The day after the conference, Mozilo told Sambol in an e-mail that he knew that PayOption ARMs were written on a reduced documentation basis; evidence that borrowers were lying on the applications; that borrowers would reach the 115 percent cap sooner than expected; that will suffer shock that will be difficult if not impossible for many to handle, and “we can’t predict what’s going to happen in the next couple of years.” Those concerns and trends were not disclosed to investors.
What these three men also concealed from investors was their view on the so-called 80-20 loans offered by Countrywide.
This is where one borrower gets two loans to finance 100% of the purchase price of a home.
Mozilo described this product as “toxic” “poison,” and “the most dangerous product in existence.”
But this view was concealed from investors, who were told that Countrywide “consistently produced quality mortgages.”
All in all, the defendants knew, and acknowledged internally, what was happening at Countrywide. They understood that defaults and delinquencies would rise as a result of their aggressive tactics.
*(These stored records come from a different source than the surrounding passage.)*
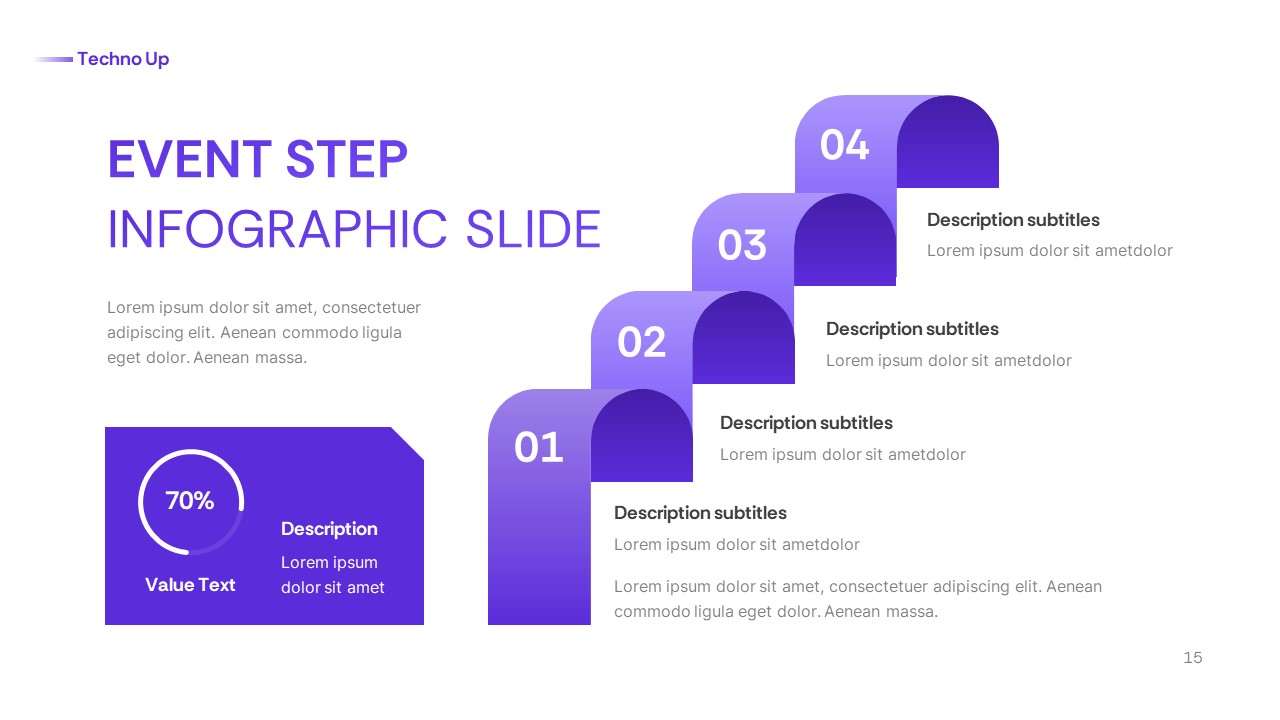 Techno Up

EVENT STEP
INFOGRAPHIC SLIDE

Lorem ipsum dolor sit amet, consectetuer adipiscing elit. Aenean commodo ligula eget dolor. Aenean massa.

70%
Value Text

Description
Lorem ipsum dolor sit amet

04
Description subtitles
Lorem ipsum dolor sit ametdolor

03
Description subtitles
Lorem ipsum dolor sit ametdolor

02
Description subtitles
Lorem ipsum dolor sit ametdolor

01
Description subtitles
Lorem ipsum dolor sit ametdolor

Lorem ipsum dolor sit amet, consectetuer adipiscing elit. Aenean commodo ligula eget dolor. Aenean massa.

15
Indeed, requests by Countrywide’s Chief Risk Officer that investors be warned about the increasingly lax underwriting guidelines were rejected by Sambol and Sirecki.
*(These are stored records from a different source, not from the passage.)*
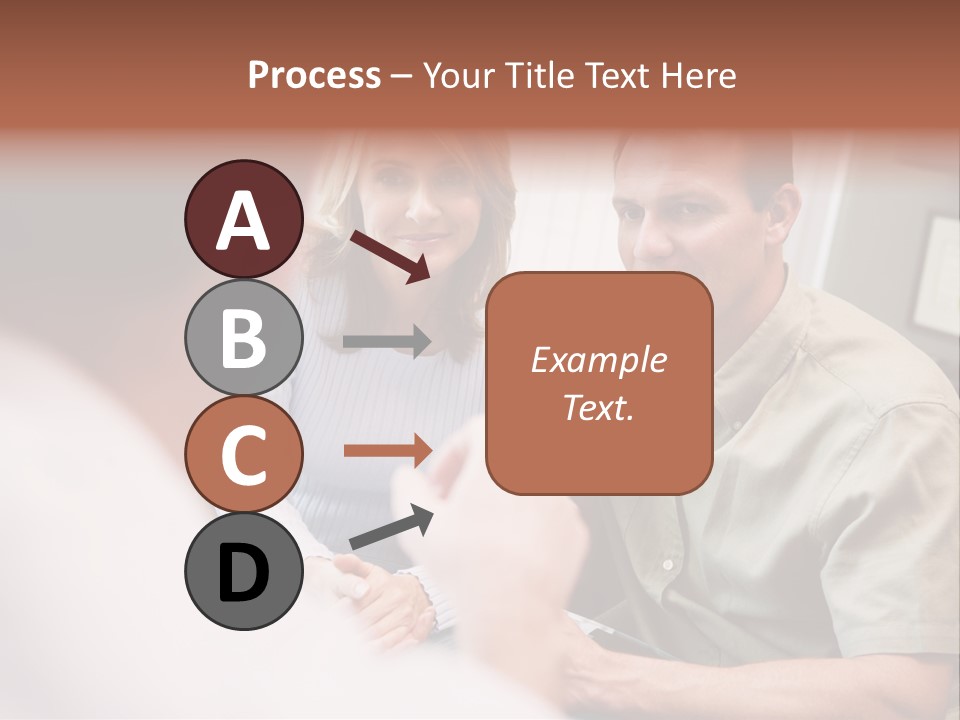 Process – Your Title Text Here

A

B

C

D

Example Text.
But investors were left with only the mirage.
They were left with this mirage even though the company is required to disclose to investors the trends and uncertainties facing the business, in a section of the public filings known as Management Discussion and Analysis. That is where investors get to learn what management sees for the company in the future. That is a view that these defendants concealed from Countrywide investors.
Meanwhile, while hiding their hand from investors, Mozilo was actively taking his own chips off the table.
We allege that Mr. Mozilo engaged in insider trading by establishing four stock sales plans while he was aware of the company’s increasing credit risk and the expected poor performance of Countrywide-originated loans.
Then, Mozilo exercised more than 5.1 million stock options and sold the underlying shares for total proceeds of nearly $140 million.
Our complaint asks the court for an order requiring these defendants to repay the profits from their stock sales and pay financial penalties for the harm they caused and other remedies.
We also seek to have them barred from serving as officers or directors of public companies.
These former Countrywide executives made deliberate decisions to mislead shareholders.
They made investors their last priority.
Here at the SEC, investors are always the top priority.
We will aggressively pursue those who put their own selfish priorities ahead of the needs of investors, as we have done today with these former Countrywide executives.
Before I take questions, I’d like to thank the staff responsible for putting the case together: Los Angeles Regional Director Rosalind Tyson as well as Michele Wein Layne, John M. McCoy, III, Spencer Bendell, Lynn Dean, Paris Wynn, and Sam Puathasnanon.